In content marketing, articles, videos, podcasts, and other media are used to communicate your brand’s benefits. It can also explore new aspects of your brand’s mission and values, address target customers’ pain points, and more. 

Read more: What Is SEO Marketing? + How to Improve Your SEO

Influencer marketing 

Influencer marketing is a popular method brands use to promote their products, mission, and values. Influencers are social media users or public figures who’ve built a dedicated following based on their content. They often collaborate with brands to personally endorse items or messages they admire in exchange for free products or monetary compensation.

To use influencer marketing as part of your promotional marketing strategy, connect with influencers whose audiences resemble your ideal customer. Then, collaborate with them to generate promotional content.   

How to write a promotional marketing plan 

Now that you know the different types of promotional marketing and some strategies you can use, begin building a plan to promote your business. Follow the steps below to streamline your process. 

1. Determine your budget. 

The scope of your budget will influence your promotional marketing activities. Take inventory of the resources you have available for promotion, ensuring there are enough for developing products, investing in tools, paying employees, and covering other expenses. You might consider keeping your promotional marketing budget small at the outset of a campaign and then gradually increasing the budget according to how your audience responds.  

2. Identify your promotional goals.

Once you know your budget, the next step is to identify goals that are achievable with your allotted budget and aligned with your overall business goals. Make sure your goals are specific, and the results can be measured during a specific period, such as quarterly or every six months. 

For example:

  • Gain 100 new social media followers each month.

  • Convert 20 percent of next week’s event participants into paying customers. 

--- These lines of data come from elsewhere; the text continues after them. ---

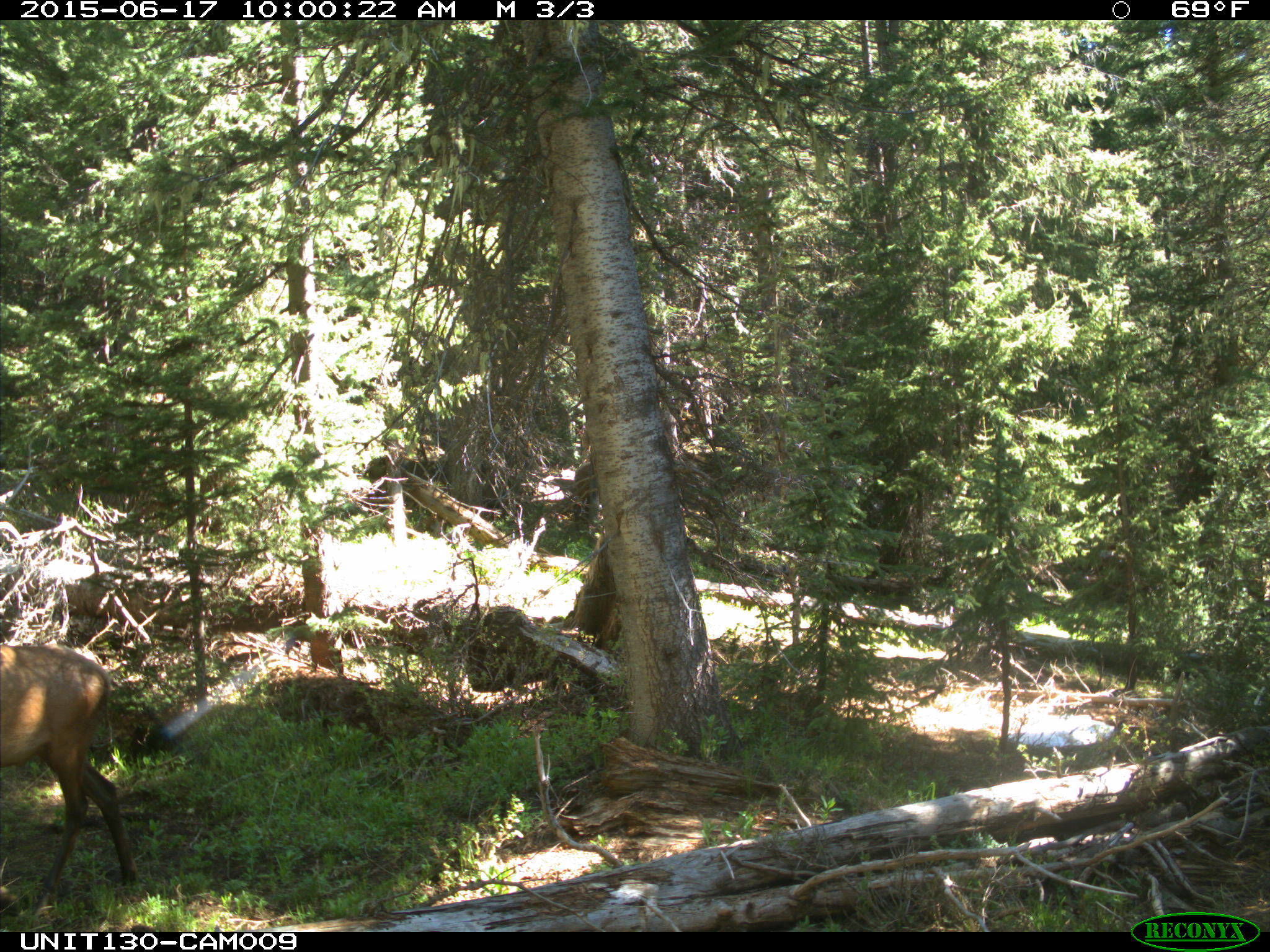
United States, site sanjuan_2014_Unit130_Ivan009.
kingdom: Animalia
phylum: Chordata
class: Mammalia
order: Artiodactyla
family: Cervidae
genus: Cervus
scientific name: Cervus elaphus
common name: red deer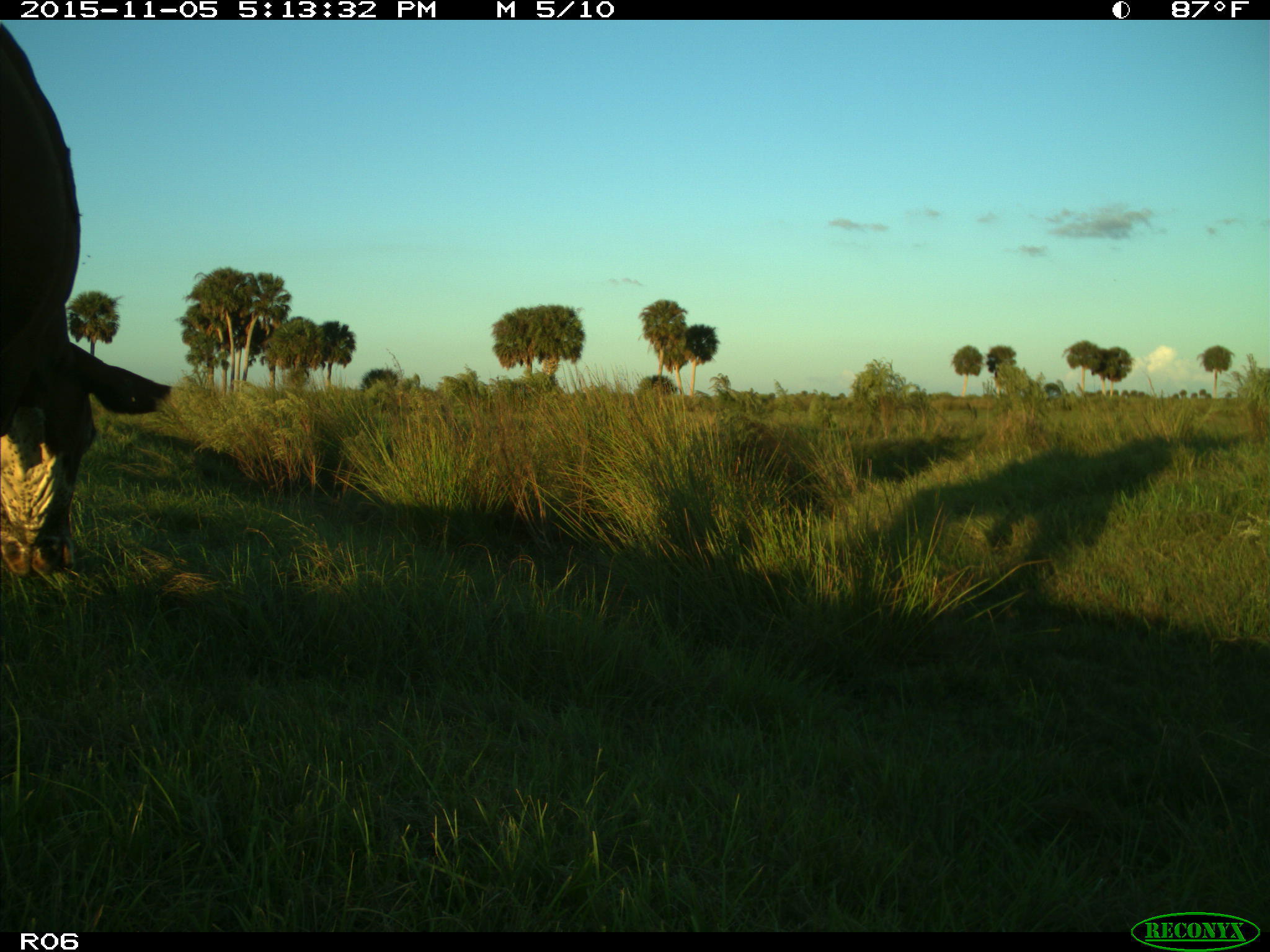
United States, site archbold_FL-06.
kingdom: Animalia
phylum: Chordata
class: Mammalia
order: Artiodactyla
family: Bovidae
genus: Bos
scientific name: Bos taurus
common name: domestic cow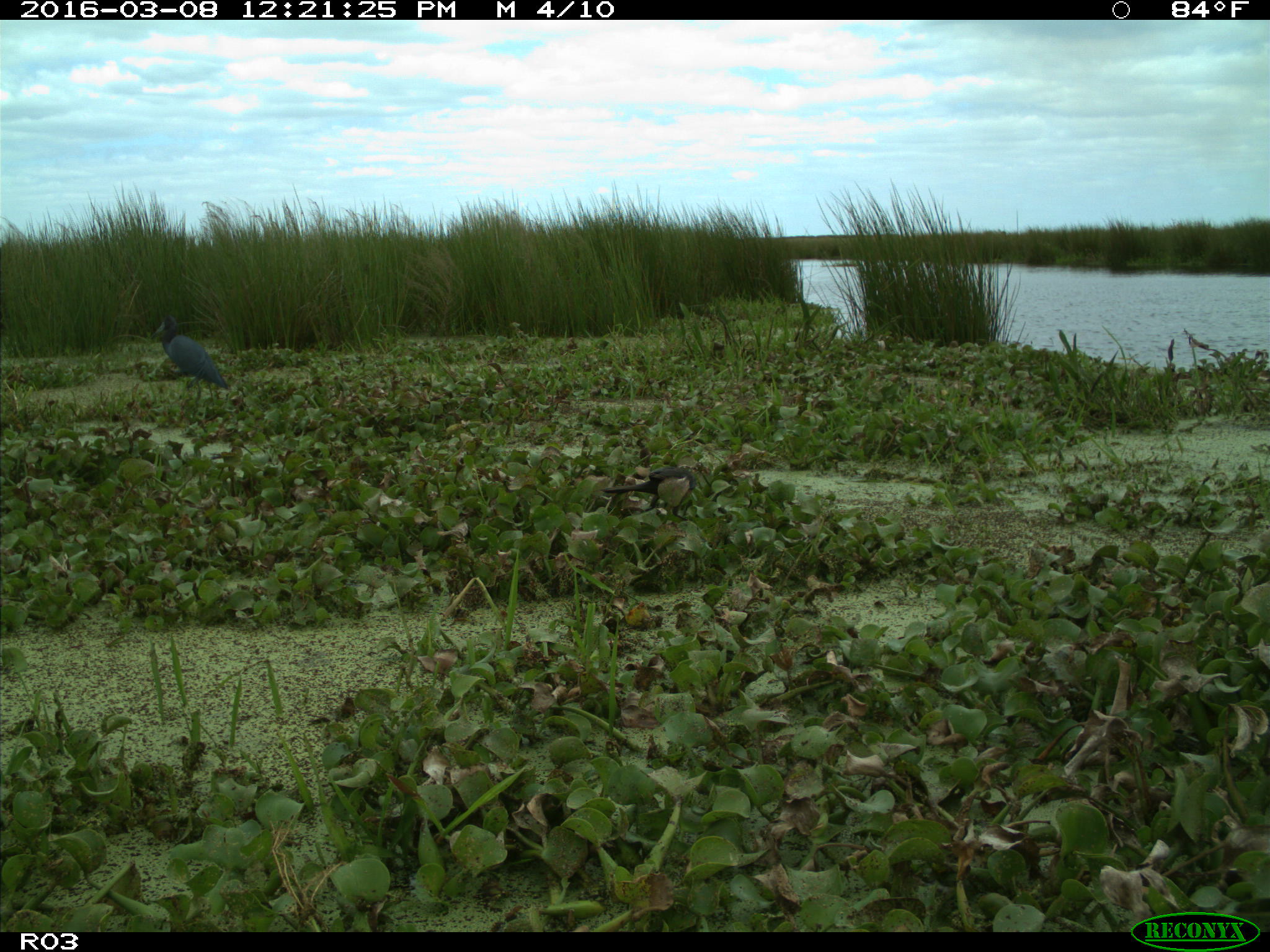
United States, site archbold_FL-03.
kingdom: Animalia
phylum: Chordata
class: Aves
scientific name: Aves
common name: birds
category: unidentified bird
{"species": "unidentified bird (birds) (Aves)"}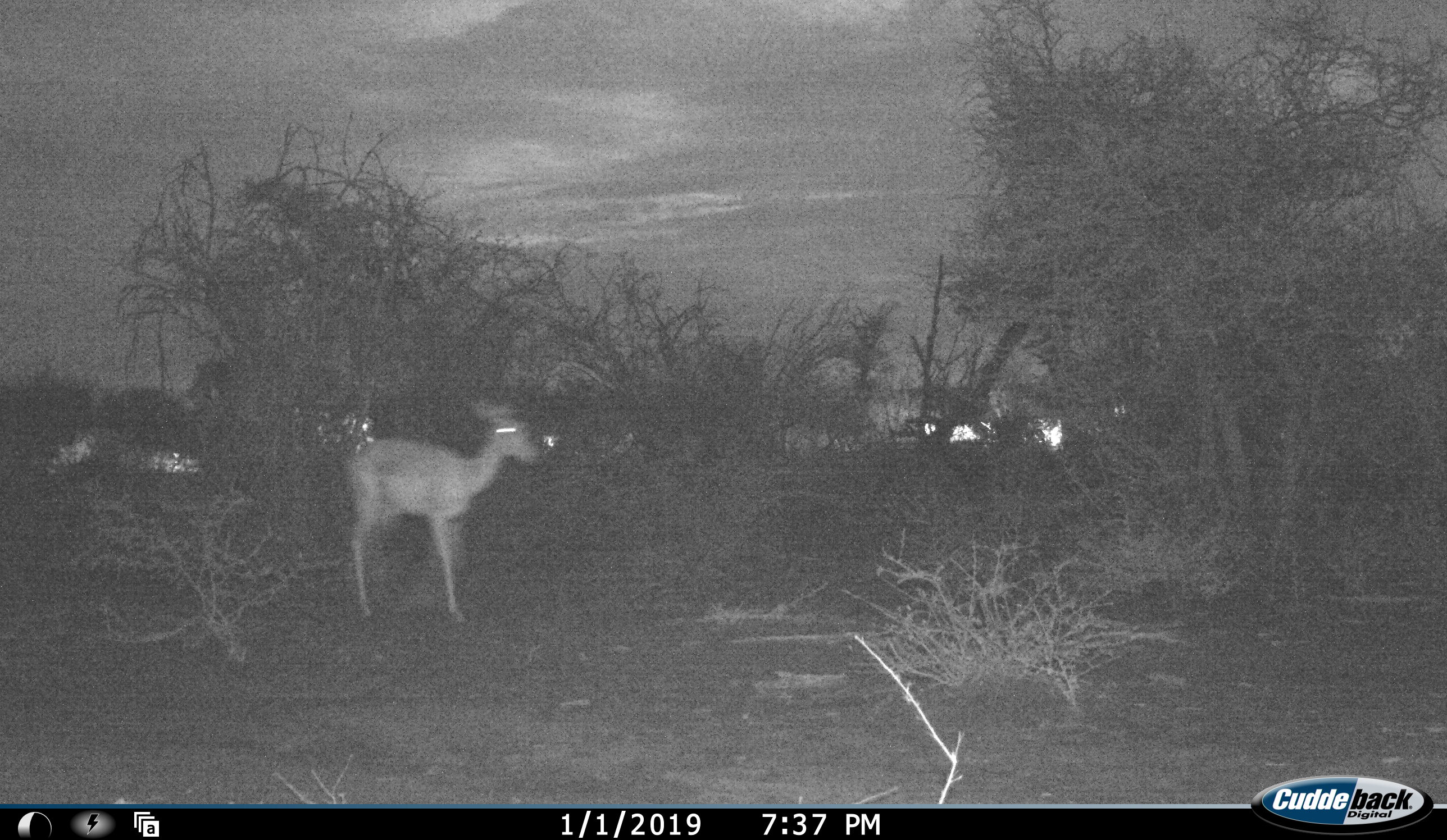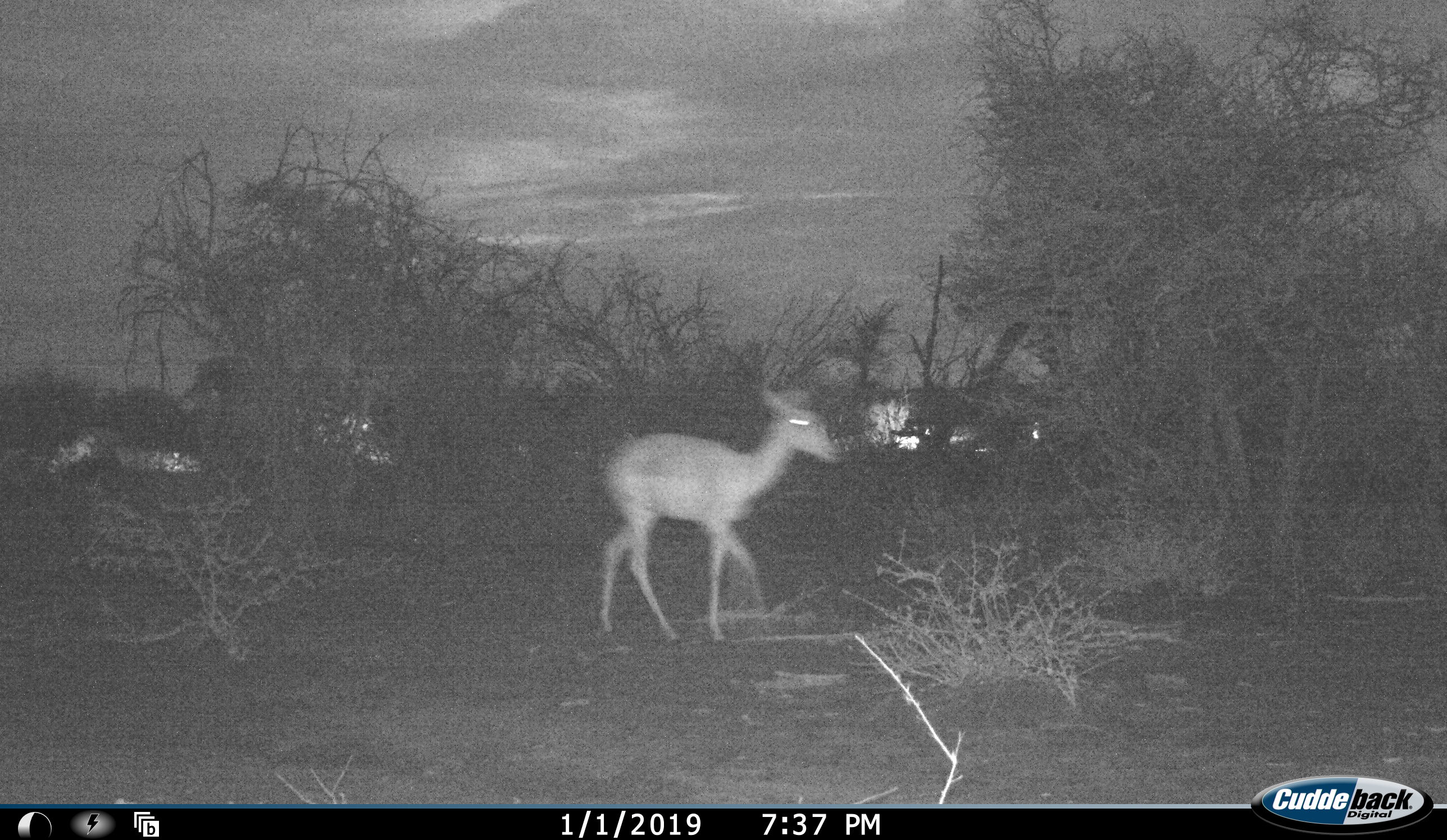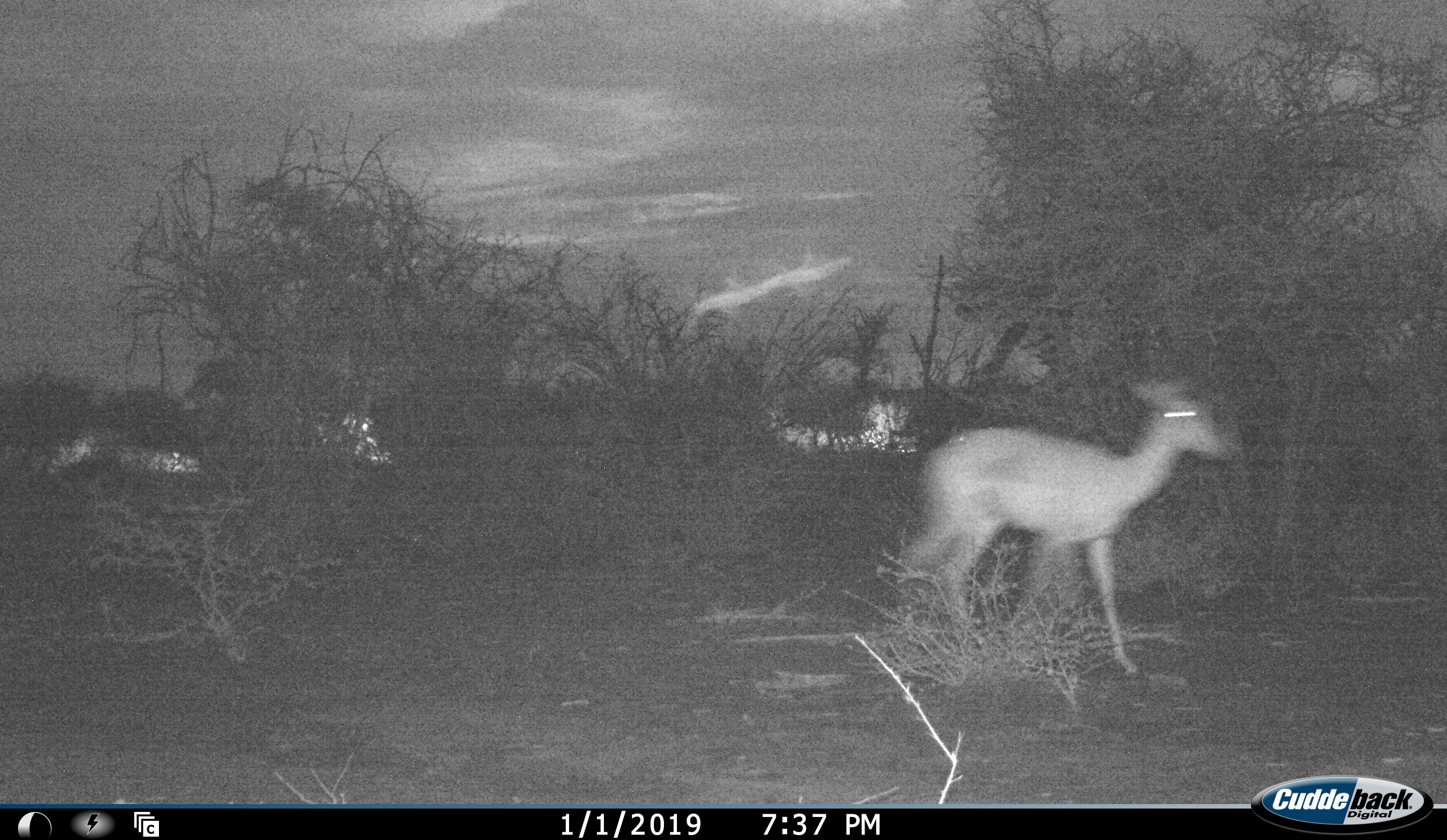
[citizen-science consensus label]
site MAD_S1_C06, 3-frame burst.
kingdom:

  • Increase email subscribers by 50 percent over six months. 

3. Refine your buyer personas. 

Review any material on your target audience, ideal customers, buyer personas, and existing customers, and get very specific about the kinds of consumers you will be focusing on for promotions. 

  • What need or desire could your brand and its products fulfill?

  • What do they experience that your brand and its products could address?

  • What promotional content would attract new customers or reengage existing ones? 

4. Choose your strategies, channels, and tactics. 

After considering your budget, goals, and buyer personas, the next step is to get clear on your action plan. Which marketing channels will you use to reach potential customers? What types of promotional marketing will you focus on, from personal selling and paid advertising to direct marketing or public relations? What specific strategies and tactics will you try? 

Examples of tactics include: 

  • Running a contest on social media 

  • Offering giveaways through email 

  • Generating content that informs your audience about new products 

  • Hosting a live event 

5. Execute and evaluate. 

Once you’ve established your plan, begin putting it into action. After passing the three-month or six-month mark, analyze your results against your goals. Where did you exceed your expectations? What areas of your promotional marketing plan can you improve to achieve better results?